▸ **Exercise objective**
Set down exactly the lines from the one containing "As shown in" through the last line of the records below, both included, and nothing else.

(Stored records)
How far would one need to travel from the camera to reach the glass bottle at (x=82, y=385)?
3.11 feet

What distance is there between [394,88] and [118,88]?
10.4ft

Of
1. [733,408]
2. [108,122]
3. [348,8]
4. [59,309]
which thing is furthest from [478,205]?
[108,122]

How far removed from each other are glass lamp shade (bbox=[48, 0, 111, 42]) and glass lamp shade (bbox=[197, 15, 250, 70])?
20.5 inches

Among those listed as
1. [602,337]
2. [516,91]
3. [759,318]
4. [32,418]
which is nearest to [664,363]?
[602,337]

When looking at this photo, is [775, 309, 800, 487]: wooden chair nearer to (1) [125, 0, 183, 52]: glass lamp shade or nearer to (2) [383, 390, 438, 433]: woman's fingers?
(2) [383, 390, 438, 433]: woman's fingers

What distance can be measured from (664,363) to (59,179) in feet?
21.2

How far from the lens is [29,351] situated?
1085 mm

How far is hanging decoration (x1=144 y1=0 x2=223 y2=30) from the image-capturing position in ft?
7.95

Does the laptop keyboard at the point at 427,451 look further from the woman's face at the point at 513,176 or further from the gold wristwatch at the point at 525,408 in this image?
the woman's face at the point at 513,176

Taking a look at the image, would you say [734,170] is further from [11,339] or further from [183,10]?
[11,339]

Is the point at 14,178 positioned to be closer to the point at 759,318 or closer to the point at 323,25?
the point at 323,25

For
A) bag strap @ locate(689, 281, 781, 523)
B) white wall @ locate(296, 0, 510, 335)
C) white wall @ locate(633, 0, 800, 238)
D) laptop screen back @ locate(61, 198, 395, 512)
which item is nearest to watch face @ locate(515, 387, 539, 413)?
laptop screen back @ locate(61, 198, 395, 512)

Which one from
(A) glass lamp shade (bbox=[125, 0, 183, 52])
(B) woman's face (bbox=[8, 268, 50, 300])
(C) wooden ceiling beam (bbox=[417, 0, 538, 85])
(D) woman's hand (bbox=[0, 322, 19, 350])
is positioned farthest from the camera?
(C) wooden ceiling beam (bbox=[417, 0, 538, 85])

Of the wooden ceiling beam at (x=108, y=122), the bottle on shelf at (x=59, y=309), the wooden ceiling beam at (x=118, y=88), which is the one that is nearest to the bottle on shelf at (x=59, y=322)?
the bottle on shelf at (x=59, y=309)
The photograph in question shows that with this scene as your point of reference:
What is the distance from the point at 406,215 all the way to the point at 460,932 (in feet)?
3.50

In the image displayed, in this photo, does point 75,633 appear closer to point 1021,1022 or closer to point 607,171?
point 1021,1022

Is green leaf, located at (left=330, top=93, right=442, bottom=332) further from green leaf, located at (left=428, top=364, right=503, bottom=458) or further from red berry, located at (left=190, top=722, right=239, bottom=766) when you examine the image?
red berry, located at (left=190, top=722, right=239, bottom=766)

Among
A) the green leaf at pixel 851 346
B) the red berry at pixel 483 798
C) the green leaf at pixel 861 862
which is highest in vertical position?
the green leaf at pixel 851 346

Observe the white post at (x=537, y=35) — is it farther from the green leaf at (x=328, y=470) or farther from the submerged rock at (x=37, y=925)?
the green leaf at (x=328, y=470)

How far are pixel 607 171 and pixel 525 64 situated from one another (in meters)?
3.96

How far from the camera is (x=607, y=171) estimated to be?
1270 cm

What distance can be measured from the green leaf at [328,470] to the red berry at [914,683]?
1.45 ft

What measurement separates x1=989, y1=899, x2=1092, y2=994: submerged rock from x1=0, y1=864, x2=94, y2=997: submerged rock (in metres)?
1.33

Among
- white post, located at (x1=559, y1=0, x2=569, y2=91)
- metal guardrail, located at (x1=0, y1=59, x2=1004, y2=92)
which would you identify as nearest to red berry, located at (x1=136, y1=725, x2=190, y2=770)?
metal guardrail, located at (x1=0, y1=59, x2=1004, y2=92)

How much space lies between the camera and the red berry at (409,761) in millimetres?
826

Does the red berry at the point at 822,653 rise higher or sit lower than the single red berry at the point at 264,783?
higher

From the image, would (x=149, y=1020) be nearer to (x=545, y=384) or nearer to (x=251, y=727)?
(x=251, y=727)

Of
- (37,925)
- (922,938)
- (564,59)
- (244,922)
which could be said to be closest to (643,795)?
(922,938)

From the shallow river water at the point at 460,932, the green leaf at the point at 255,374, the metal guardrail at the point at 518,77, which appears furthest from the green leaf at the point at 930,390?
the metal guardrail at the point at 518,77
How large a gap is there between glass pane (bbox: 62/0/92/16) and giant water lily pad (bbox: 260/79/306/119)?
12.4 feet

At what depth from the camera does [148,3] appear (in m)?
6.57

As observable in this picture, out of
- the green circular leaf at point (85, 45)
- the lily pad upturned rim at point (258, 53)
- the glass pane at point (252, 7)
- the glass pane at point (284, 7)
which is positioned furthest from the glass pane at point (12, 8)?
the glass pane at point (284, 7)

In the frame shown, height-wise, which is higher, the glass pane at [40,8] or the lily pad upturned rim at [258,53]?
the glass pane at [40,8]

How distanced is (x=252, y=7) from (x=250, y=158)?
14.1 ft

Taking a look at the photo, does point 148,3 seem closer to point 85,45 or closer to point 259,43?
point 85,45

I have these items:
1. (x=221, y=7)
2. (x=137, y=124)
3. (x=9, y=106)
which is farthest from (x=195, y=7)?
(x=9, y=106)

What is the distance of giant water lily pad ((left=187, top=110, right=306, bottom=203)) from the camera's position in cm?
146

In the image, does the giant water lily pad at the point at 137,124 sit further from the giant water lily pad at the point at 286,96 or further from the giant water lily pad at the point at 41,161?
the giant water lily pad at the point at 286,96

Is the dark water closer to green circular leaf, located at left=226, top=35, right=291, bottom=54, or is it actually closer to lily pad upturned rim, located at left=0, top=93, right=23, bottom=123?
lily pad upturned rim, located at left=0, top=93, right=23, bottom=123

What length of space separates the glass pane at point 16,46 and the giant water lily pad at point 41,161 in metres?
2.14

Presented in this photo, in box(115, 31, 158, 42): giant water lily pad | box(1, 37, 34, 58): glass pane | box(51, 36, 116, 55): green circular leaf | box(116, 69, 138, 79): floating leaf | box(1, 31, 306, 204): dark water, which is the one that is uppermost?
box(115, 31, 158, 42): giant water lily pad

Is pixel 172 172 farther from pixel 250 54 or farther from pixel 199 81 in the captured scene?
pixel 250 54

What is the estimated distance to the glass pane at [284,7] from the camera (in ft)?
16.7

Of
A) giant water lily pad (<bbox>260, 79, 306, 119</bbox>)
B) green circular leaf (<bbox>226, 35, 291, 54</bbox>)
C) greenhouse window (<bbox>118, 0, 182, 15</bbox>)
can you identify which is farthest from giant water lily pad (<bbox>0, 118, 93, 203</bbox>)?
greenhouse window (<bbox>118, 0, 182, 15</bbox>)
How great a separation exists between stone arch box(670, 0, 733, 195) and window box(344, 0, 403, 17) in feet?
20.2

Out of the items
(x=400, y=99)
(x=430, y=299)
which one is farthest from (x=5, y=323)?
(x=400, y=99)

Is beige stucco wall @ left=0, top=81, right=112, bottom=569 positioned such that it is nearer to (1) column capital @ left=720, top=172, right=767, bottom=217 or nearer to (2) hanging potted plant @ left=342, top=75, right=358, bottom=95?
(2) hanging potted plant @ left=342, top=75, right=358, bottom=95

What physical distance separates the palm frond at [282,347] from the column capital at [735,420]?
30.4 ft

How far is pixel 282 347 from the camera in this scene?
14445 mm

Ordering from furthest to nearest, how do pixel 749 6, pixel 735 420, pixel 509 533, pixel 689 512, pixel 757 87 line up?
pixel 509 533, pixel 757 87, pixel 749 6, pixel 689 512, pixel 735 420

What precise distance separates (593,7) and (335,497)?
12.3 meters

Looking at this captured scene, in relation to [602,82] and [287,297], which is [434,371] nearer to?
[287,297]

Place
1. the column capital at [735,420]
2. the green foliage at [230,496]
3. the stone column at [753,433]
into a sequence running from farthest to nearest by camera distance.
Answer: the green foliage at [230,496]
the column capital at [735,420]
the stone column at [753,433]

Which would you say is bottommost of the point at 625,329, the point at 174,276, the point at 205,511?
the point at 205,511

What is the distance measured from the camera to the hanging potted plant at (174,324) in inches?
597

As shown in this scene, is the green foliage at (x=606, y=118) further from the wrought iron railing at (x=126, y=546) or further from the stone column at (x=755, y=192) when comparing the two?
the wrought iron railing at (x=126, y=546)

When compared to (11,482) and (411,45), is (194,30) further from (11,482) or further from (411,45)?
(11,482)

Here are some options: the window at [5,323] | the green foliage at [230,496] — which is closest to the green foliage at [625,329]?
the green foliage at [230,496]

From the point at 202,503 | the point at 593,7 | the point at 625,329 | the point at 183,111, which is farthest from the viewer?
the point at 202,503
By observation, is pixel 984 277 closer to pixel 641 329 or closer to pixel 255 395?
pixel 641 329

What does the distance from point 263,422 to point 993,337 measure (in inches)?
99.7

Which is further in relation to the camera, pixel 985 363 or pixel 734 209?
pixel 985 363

▸ **Answer to the task**
As shown in this scene, is the green foliage at (x=606, y=118) further from the wrought iron railing at (x=126, y=546) or further from the stone column at (x=755, y=192) when comparing the two?
the wrought iron railing at (x=126, y=546)

When compared to (11,482) and (411,45), is (194,30) further from (11,482) or further from (411,45)?
(11,482)

Here are some options: the window at [5,323] | the green foliage at [230,496] — which is closest to the green foliage at [625,329]?
the green foliage at [230,496]

From the point at 202,503 | the point at 593,7 | the point at 625,329 | the point at 183,111, which is farthest from the viewer?
the point at 202,503
By observation, is pixel 984 277 closer to pixel 641 329 or closer to pixel 255 395?
pixel 641 329

What does the distance from point 263,422 to point 993,337 measure (in inches)?
99.7

Which is further in relation to the camera, pixel 985 363 or pixel 734 209?
pixel 985 363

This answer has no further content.